Washington, 17 mai 1949.

À mesure que se prolonge l’occupation du Japon, les activités de la Commission de l’Extrême-Orient s’exercent dans des conditions de moins en moins satisfaisantes. Un tel fait n’a rien de surprenant : chargée de veiller à « l’exécution par le Japon des obligations que lui impose l’acte de capitulation », la Commission avait été conçue à l’origine comme devant être le centre de coordination de la politique alliée dans la « période punitive » comprise entre la reddition du Japon et la signature d’un traité de paix. Cette conception est d’ores et déjà dépassée par les événements.
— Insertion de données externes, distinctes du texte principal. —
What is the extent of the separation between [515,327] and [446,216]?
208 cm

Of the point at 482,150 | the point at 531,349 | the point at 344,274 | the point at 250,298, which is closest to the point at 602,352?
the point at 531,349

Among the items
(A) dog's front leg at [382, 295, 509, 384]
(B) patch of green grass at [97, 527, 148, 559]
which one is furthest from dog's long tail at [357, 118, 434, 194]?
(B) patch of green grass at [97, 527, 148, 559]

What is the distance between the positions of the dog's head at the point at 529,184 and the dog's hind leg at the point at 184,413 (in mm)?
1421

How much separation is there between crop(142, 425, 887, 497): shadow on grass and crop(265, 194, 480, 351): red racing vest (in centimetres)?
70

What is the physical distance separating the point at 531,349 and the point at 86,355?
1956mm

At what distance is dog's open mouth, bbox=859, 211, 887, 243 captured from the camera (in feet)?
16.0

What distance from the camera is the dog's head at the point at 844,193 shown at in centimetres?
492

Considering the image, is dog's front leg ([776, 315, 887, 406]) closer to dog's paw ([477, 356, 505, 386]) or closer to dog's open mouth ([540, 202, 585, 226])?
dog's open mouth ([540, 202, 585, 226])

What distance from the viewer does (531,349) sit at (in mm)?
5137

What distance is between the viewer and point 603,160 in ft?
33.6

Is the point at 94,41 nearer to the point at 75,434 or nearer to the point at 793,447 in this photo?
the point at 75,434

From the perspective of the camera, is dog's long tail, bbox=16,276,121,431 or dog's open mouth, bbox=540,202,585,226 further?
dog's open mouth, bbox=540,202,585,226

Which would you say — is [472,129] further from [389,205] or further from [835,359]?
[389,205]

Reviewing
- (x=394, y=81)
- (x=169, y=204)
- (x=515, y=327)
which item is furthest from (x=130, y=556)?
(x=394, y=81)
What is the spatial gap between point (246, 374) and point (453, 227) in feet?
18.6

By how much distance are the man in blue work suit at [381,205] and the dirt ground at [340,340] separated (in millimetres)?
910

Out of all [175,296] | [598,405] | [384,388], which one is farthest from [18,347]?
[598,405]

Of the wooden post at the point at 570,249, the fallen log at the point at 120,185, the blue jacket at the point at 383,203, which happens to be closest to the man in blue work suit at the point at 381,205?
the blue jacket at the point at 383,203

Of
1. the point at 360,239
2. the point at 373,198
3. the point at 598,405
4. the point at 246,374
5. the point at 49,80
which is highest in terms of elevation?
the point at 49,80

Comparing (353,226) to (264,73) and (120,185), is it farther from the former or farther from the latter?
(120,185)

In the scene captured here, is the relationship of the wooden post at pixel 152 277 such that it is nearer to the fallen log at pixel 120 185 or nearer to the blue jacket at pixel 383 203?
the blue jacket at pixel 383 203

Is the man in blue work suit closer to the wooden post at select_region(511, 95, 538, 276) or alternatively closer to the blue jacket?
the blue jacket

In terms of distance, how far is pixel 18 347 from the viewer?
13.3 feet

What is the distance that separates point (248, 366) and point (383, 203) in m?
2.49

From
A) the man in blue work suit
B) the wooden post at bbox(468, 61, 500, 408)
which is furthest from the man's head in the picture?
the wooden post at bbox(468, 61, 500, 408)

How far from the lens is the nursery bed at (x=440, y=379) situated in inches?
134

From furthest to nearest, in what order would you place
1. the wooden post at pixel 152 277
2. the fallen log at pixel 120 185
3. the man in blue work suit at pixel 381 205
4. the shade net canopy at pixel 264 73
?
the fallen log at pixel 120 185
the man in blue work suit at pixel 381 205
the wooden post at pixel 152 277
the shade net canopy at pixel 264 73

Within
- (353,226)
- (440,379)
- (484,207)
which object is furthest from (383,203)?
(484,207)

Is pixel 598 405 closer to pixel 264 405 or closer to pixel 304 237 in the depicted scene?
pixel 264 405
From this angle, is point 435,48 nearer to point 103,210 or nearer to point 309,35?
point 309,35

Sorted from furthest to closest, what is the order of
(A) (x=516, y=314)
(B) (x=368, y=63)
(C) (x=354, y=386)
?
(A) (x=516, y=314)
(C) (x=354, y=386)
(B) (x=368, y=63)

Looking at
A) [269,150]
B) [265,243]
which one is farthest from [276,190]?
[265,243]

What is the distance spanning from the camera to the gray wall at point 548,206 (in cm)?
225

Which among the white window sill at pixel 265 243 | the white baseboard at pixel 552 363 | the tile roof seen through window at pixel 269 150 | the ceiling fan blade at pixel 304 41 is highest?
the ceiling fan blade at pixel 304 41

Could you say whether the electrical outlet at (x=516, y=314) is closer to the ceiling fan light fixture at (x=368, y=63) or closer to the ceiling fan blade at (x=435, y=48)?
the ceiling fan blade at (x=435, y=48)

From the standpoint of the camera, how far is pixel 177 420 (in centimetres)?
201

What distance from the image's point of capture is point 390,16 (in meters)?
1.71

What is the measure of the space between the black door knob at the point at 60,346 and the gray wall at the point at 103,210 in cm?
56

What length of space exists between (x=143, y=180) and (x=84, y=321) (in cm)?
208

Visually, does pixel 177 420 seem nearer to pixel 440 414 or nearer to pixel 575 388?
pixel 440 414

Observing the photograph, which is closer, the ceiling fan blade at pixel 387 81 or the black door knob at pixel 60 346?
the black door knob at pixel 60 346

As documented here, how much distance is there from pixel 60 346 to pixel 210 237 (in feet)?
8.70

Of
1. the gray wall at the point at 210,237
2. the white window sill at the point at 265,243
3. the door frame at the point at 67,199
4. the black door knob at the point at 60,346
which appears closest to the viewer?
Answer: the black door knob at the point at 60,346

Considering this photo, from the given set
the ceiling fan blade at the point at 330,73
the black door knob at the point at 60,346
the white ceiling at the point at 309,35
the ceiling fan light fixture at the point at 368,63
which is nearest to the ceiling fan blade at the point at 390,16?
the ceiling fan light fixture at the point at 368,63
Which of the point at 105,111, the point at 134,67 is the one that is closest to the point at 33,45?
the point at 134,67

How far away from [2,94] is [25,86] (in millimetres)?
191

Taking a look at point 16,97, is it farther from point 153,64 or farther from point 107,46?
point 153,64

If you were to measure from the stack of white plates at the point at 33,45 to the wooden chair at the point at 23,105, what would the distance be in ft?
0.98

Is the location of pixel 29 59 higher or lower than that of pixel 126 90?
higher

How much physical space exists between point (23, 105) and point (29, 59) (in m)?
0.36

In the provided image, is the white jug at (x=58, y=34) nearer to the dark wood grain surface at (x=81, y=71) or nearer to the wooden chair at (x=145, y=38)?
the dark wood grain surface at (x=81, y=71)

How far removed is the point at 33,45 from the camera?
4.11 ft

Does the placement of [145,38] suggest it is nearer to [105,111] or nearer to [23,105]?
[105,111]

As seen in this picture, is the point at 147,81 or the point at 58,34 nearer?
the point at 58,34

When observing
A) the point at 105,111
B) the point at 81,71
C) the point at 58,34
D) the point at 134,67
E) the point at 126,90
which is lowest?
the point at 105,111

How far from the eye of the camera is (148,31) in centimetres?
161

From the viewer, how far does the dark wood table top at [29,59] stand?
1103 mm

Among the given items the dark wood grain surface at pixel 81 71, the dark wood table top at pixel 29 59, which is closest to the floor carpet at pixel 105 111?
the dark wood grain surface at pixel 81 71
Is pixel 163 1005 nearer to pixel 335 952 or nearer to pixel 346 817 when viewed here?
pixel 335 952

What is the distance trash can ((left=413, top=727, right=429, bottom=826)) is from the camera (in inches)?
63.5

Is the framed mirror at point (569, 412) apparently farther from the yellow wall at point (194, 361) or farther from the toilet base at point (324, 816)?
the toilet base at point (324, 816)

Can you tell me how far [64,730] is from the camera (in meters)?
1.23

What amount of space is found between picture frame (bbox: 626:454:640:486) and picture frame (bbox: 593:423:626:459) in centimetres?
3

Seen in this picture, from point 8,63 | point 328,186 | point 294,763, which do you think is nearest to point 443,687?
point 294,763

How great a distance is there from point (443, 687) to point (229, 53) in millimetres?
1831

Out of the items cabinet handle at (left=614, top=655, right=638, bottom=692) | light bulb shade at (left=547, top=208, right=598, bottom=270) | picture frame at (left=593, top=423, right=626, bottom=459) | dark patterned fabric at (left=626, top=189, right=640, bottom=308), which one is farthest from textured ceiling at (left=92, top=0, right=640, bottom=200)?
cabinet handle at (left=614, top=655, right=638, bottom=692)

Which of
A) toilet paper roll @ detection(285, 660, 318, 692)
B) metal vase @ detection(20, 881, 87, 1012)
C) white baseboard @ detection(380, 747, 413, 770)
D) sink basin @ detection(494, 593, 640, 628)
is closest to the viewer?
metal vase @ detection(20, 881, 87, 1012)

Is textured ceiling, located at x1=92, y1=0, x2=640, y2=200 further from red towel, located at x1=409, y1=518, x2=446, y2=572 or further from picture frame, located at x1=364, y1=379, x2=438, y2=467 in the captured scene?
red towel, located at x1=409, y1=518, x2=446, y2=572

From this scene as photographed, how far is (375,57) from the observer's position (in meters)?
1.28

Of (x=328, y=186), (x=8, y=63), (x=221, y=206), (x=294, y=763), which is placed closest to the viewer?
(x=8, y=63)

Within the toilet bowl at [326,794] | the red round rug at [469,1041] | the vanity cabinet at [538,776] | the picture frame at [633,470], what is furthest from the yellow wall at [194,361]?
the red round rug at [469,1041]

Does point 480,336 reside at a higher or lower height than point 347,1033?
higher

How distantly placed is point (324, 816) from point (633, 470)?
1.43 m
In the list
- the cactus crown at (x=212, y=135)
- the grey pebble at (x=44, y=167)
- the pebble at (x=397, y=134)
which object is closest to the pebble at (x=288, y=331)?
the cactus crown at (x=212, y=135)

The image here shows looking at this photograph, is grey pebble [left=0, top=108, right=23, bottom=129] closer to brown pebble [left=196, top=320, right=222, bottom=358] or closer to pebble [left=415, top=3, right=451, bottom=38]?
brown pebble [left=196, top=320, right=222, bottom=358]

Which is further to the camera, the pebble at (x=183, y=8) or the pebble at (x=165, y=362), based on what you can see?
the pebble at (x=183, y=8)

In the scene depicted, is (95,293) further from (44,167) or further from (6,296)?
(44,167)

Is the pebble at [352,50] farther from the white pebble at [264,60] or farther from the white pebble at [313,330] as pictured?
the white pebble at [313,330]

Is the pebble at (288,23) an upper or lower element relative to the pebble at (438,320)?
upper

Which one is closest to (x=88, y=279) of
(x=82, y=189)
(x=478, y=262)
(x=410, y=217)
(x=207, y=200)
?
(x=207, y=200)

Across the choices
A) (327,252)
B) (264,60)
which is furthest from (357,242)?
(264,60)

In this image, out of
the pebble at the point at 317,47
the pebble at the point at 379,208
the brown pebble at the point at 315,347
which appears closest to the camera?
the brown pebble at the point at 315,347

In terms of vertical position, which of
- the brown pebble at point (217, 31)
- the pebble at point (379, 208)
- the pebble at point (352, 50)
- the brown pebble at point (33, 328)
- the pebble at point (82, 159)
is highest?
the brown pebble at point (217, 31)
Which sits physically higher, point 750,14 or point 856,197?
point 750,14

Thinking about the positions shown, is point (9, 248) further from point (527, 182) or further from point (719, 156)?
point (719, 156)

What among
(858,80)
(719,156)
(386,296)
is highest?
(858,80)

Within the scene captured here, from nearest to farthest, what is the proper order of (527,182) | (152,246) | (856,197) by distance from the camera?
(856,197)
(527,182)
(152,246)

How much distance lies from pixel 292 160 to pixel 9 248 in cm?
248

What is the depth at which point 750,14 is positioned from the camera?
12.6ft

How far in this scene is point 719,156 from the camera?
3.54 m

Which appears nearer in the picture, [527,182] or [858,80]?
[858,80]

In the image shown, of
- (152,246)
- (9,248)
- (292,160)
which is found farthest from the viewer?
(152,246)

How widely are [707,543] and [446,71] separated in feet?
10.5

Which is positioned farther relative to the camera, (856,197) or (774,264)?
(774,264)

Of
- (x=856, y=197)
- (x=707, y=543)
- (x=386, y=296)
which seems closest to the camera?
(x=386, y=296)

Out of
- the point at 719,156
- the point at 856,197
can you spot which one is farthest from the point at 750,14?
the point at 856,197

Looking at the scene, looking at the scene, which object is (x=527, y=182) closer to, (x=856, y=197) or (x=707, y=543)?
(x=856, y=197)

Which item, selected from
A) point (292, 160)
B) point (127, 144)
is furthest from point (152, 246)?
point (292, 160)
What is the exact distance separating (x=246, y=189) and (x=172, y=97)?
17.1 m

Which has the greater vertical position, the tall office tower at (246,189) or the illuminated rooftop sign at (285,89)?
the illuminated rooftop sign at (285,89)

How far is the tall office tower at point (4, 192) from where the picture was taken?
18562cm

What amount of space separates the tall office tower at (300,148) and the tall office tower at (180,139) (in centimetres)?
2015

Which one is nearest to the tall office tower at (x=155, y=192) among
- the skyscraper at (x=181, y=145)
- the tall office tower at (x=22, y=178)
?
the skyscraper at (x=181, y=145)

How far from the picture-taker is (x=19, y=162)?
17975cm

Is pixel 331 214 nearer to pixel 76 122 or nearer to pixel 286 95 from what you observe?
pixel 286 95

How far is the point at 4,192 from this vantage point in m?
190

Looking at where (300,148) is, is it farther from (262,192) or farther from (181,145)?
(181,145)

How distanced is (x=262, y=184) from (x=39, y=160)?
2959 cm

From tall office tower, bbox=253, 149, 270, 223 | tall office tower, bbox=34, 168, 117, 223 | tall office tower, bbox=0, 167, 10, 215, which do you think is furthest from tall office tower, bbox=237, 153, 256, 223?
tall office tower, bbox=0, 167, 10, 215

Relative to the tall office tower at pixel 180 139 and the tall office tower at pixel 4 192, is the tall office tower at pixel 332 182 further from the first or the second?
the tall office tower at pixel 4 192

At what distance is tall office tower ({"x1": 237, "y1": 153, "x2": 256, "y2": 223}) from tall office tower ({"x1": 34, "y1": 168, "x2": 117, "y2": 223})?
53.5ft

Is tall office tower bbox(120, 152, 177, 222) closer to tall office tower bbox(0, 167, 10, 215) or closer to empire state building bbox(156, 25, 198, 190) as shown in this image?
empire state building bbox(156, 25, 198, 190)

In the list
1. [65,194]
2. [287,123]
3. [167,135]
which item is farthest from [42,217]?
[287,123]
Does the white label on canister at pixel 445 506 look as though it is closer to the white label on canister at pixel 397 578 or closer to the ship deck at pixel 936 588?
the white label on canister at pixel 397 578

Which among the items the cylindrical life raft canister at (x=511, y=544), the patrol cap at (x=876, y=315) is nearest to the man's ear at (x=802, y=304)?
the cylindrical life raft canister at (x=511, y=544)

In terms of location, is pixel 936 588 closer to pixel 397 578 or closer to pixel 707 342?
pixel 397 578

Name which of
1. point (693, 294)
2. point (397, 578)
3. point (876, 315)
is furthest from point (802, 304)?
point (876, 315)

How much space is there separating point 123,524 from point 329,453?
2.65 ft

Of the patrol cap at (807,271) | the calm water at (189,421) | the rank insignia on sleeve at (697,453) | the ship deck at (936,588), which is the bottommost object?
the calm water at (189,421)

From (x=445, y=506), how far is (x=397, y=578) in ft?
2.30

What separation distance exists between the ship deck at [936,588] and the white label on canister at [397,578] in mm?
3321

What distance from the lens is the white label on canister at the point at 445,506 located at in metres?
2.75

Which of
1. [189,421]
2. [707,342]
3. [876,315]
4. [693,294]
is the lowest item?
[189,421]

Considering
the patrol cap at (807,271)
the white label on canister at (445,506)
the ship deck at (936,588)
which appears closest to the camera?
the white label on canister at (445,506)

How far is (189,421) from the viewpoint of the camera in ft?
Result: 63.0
Aucun traité de paix n’ayant pu être signé par suite de la tension américano-russe, l’occupation, en se perpétuant, a progressivement changé de caractère : l’entreprise militaire du début s’est transformée, suivant l’expression employée le 2 mai dernier par le général MacArthur, en une « direction amicale », les troupes américaines jouant à présent le rôle d’une « force de protection ». La conclusion logique de cette évolution, c’est le relâchement de tous les contrôles imposés jusqu’ici par les autorités d’occupation mais qu’adviendra-t-il alors du contrôle exercé par la Commission de l’Extrême-Orient ?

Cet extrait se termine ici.